Last year,  I decided to change my personal signature line.  You know what I’m talking about. The way we sign our letters, notes, emails. I have been a closet collector of others’ ‘tag lines’ over the past year or so.

“Peace and Cheers”
“Love and Light”

I adopted the phrase, “Enjoy the Day” and tried to make it mine. Take care and Enjoy the day. Thanks and Enjoy the day. The idea was to bring focus to really enjoying each and every day. There’s nothing wrong wth that. Let’s really be intentional about finding times in our days to enjoy. Have fun with. Notice. Pay attention.

But then I discovered that it wasn’t enough.

In my professional life, I am constantly talking to folks about actively engaging students in their learning. Whoever does the most work, learns the most. Students have to be actively engaged in their own learning in order to get the most out of it. I swear I say that every day.

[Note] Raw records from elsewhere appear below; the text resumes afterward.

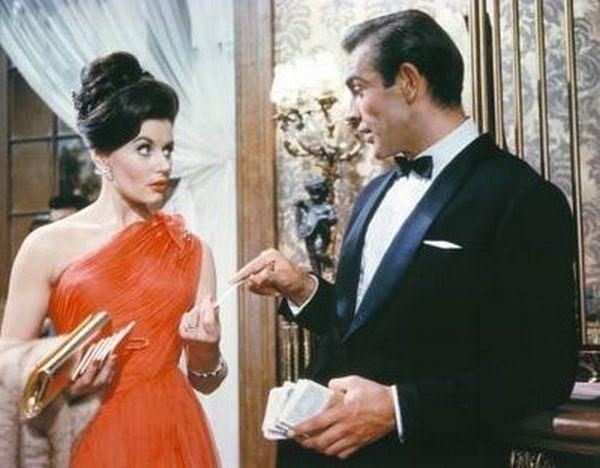 Girls That James Bond Had Sex With (25 pics)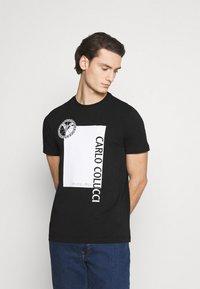 Carlo Colucci - BLOCK - Print T-shirt - black - 0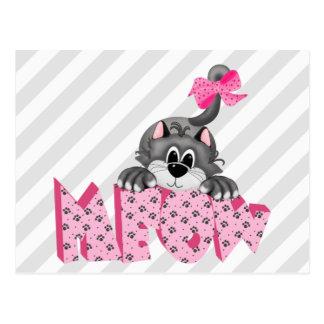 Gato gris y maullido rosado postal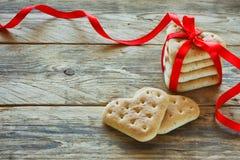 El fondo del día del ` s de la tarjeta del día de San Valentín, galletas forma el corazón Fotografía de archivo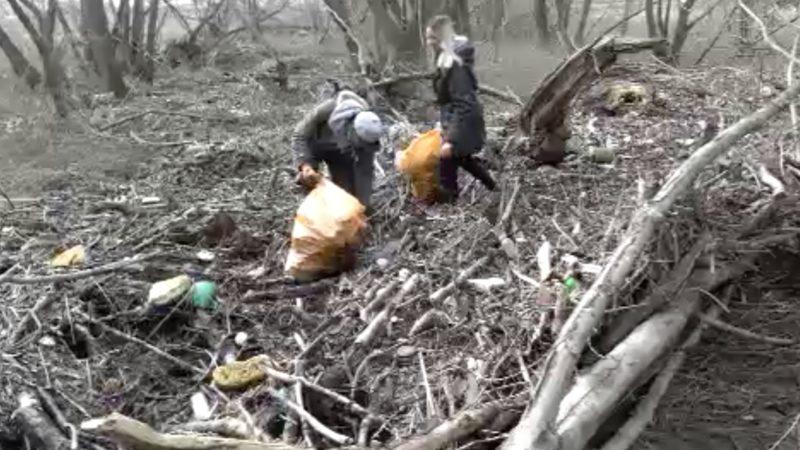 Aufräumen nach dem Hochwasser (Foto: SAT.1 NRW)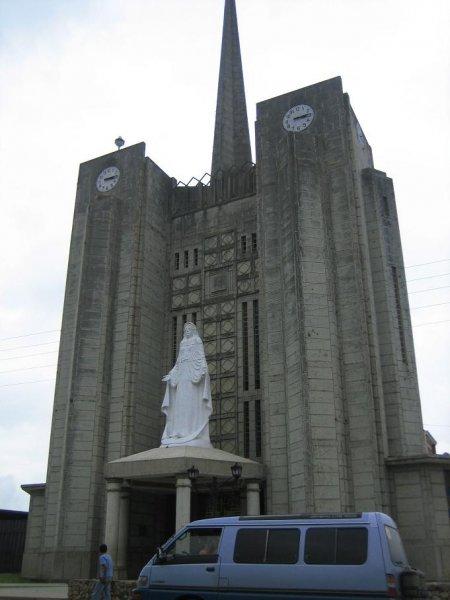 Es gibt offensichtlich auch haessliche Kirchen!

And I decided that was what I want to do each day. I don’t want to just enjoy the day. I want to engage it. I want to engage with it. I want to get dirty and make a mess with it. I want to mess up and make it right. I want to pay attention, but actively give attention to it. I want to be an active participant with each day. I want to notice it, but also make a note of it.

I’m here to do the work. I want to learn the most. So for the past year,  I have been using the line:

Engage the Day.

But again…it is time for a change. 

With a new year comes a new tagline. A new focus. A few new goals.

My experiences recently trying to help organize The Giving Tree Food Pantry Angel Tree have taught me some very important lessons.

Lessons about faith.

Lessons about hope.

Lessons about believing.

Lessons about doubt.

Lessons about needs and wants.

Lessons about enough.

Lessons about action.

Lessons about being still.

Lessons about what is important.

Lessons about what is not.

So, I’m playing around with finding a new personal signature line for 2014:

Faith. Hope. Fishes and Loaves.

What do you think?

I know. I know. They are not verbs. But they might as well be.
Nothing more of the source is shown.